Ex-Yamaichi boss held over illegal payments
Japan's racketeering scandal deepened after a former president of Yamaichi Securities was arrested and seven top Daiwa Securities executives resigned, writes Tom Stevenson.
The arrest is the latest move in a scandal that has touched Japan's most powerful investment houses and caused lasting damage to Tokyo's standing as a world financial centre.
Mr Miki resigned as president last month to take responsibility for the scandal, in which Yamaichi is accused of paying 79m (pounds 410,000) to so- called "sokaiya" gangster Ryuichi Koike. Mr Koike is already under arrest for his role in accepting illegal payments from securities houses in exchange for not disrupting their annual meetings or exposing dubious financial practices.
Separately yesterday, Daiwa Securities said its president, chairman and five other top executives would resign at the end of the month. The departures, which mean Daiwa joins a growing list of top companies embroiled in the scandal, followed a raid on the securities house's offices last week.
Payments to sokaiya have been illegal in Japan since 1983, but firms have found it impossible to break their ties with the underworld. In Japan, organised crime has close links with legitimate business, especially the construction and financial sectors, and ridding the system of corruption has become one of the government's greatest challenges.
The payments scandal has surfaced at a crucial time for Japan's financial industry just as it is preparing for a raft of financial reforms - dubbed, inevitably, Big Bang - designed to liberalise the country's formerly closed markets.
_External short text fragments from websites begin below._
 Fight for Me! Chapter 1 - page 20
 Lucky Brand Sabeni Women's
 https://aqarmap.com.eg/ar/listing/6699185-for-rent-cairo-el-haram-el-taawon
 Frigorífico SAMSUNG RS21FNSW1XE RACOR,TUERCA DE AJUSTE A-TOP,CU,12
During the summer, Nomura and Dai-Ichi Kangyo, a bank, had parts of their operations shut down as punishment for payments to the same sokaiya extortionist. More than a dozen Nomura and DKB executives were indicted and a former chairman of the bank committed suicide rather than face interrogation. Both companies were banned from participating in government bond issues until next year.
Daiwa said yesterday its president and chairman had never met Mr Koike and were not involved in the scandal. They were resigning, however, to take responsibility for the damage done to the firm's credibility.
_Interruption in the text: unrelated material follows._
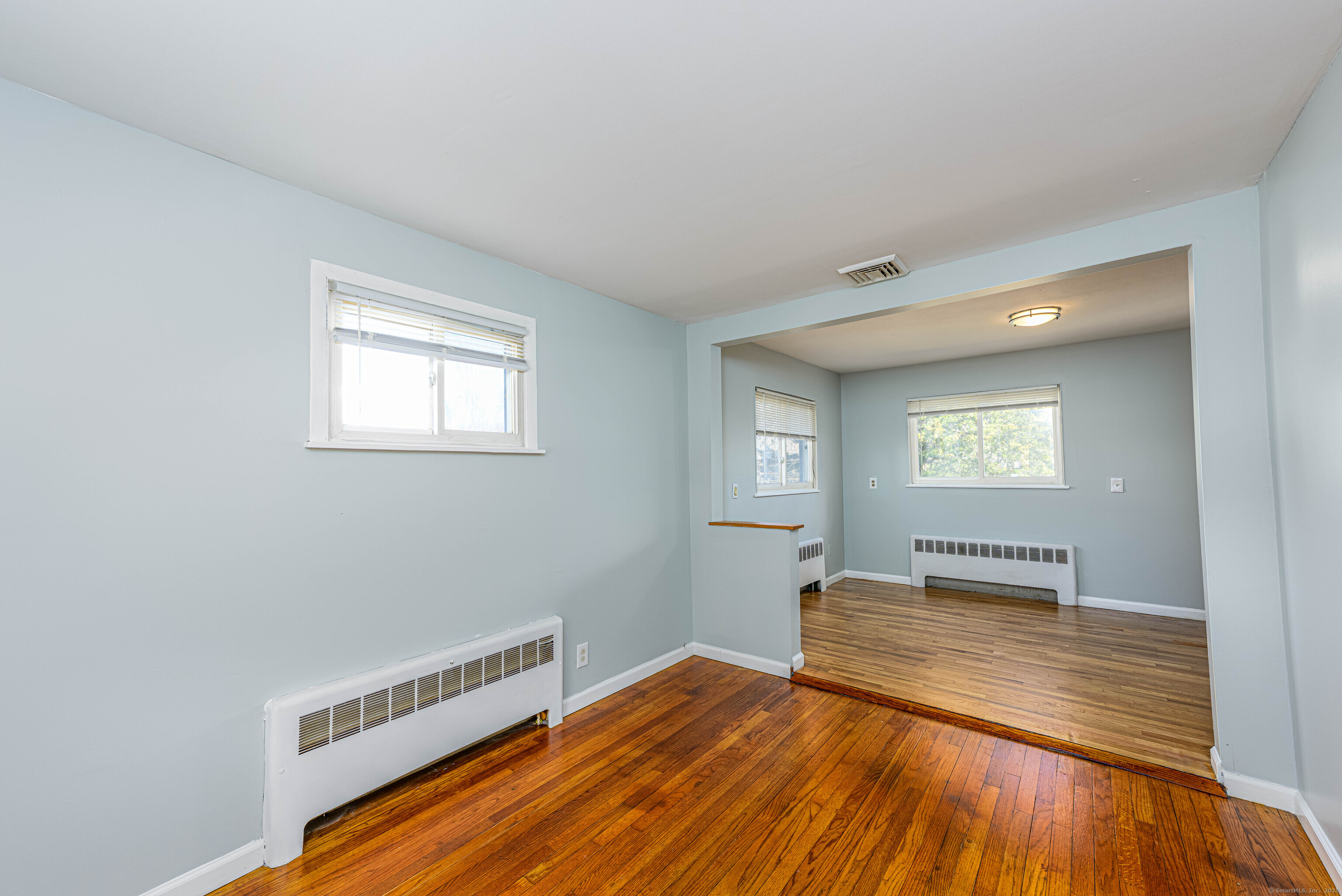 961 N High Street, East Haven, Connecticut image 28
As an indication of the extent to which the resignations were simply a token gesture, Daiwa admitted that it would probably not publish an internal investigation into the payoff affair. The firm also said the executives would remain advisers to Daiwa.
The sokaiya scandal is only part of the problem afflicting Japan in the run-up to its Big Bang. Its banks and securities houses are also accused of encouraging the asset-price inflation of the late 1980s and mishandling its collapse in the early 1990s. That incompetence threatens to turn Tokyo into a financial backwater - already a third of the trading in Nikkei 225 futures is in Singapore and 15 per cent of Japanese shares are traded in London.
As an attempt to reverse Tokyo's decline, Prime Minister Ryutaro Hashimoto announced last November, a blueprint for deregulation of the tightly controlled financial markets. The barriers between banks, securities houses and other institutions will be removed, as will foreign exchange controls.
While some analysts believe Big Bang can solve some of Tokyo's problems, others think it could increase the level of corruption.